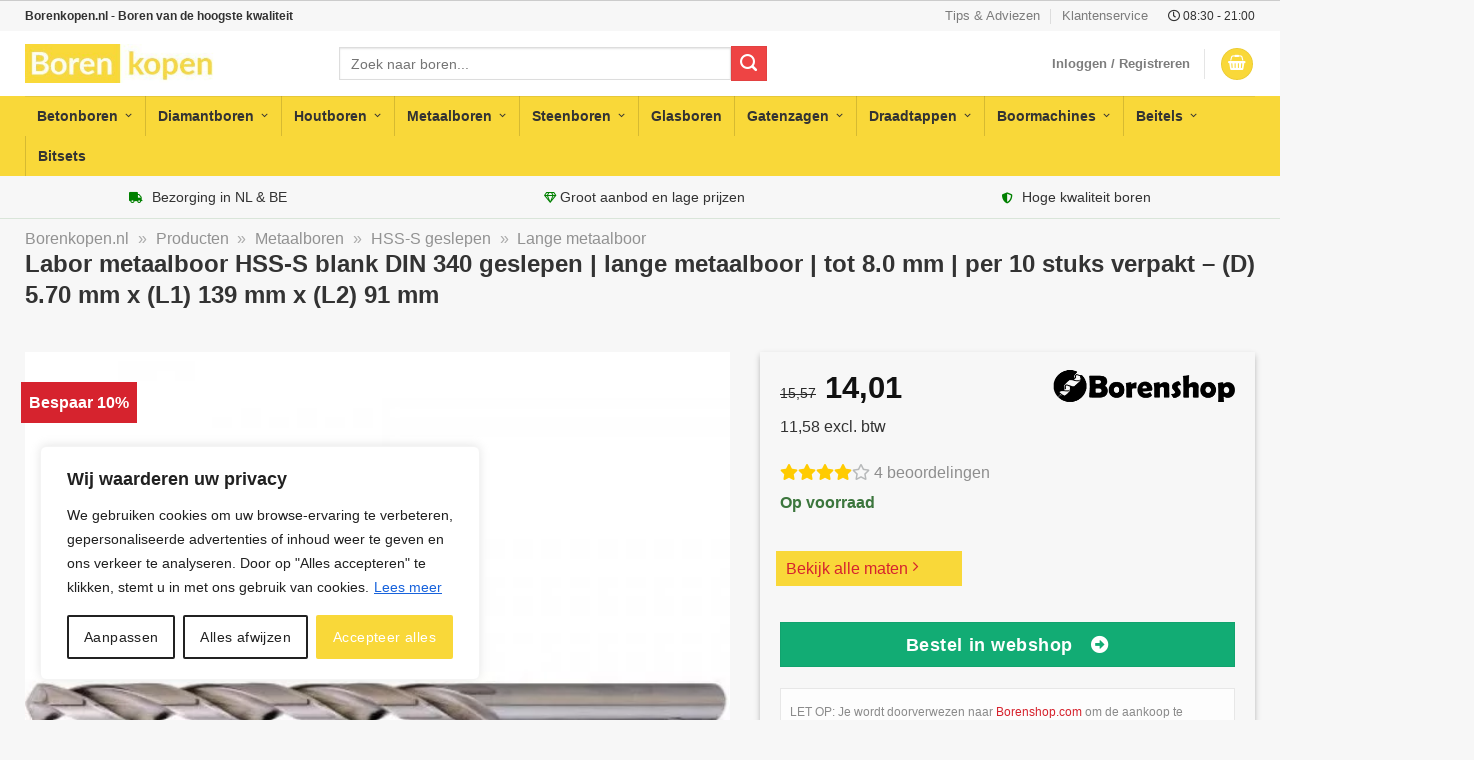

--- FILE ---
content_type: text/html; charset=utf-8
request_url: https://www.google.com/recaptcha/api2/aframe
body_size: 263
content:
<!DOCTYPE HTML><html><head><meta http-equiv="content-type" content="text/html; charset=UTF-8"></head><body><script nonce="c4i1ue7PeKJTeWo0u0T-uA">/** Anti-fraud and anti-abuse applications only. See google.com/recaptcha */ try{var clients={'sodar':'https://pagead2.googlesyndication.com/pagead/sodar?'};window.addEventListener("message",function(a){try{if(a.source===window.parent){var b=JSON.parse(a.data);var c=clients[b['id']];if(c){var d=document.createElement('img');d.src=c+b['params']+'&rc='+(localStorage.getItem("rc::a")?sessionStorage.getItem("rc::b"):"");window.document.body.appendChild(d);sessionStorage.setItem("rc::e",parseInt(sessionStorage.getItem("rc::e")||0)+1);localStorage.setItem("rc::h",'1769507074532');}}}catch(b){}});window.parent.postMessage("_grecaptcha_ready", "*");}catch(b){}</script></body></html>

------------

> GOAL OF THE EXERCISE
Show each line from the listing above that includes the word "recaptcha".

> TASK RESPONSE
request_url: https://www.google.com/recaptcha/api2/aframe
<!DOCTYPE HTML><html><head><meta http-equiv="content-type" content="text/html; charset=UTF-8"></head><body><script nonce="c4i1ue7PeKJTeWo0u0T-uA">/** Anti-fraud and anti-abuse applications only. See google.com/recaptcha */ try{var clients={'sodar':'https://pagead2.googlesyndication.com/pagead/sodar?'};window.addEventListener("message",function(a){try{if(a.source===window.parent){var b=JSON.parse(a.data);var c=clients[b['id']];if(c){var d=document.createElement('img');d.src=c+b['params']+'&rc='+(localStorage.getItem("rc::a")?sessionStorage.getItem("rc::b"):"");window.document.body.appendChild(d);sessionStorage.setItem("rc::e",parseInt(sessionStorage.getItem("rc::e")||0)+1);localStorage.setItem("rc::h",'1769507074532');}}}catch(b){}});window.parent.postMessage("_grecaptcha_ready", "*");}catch(b){}</script></body></html>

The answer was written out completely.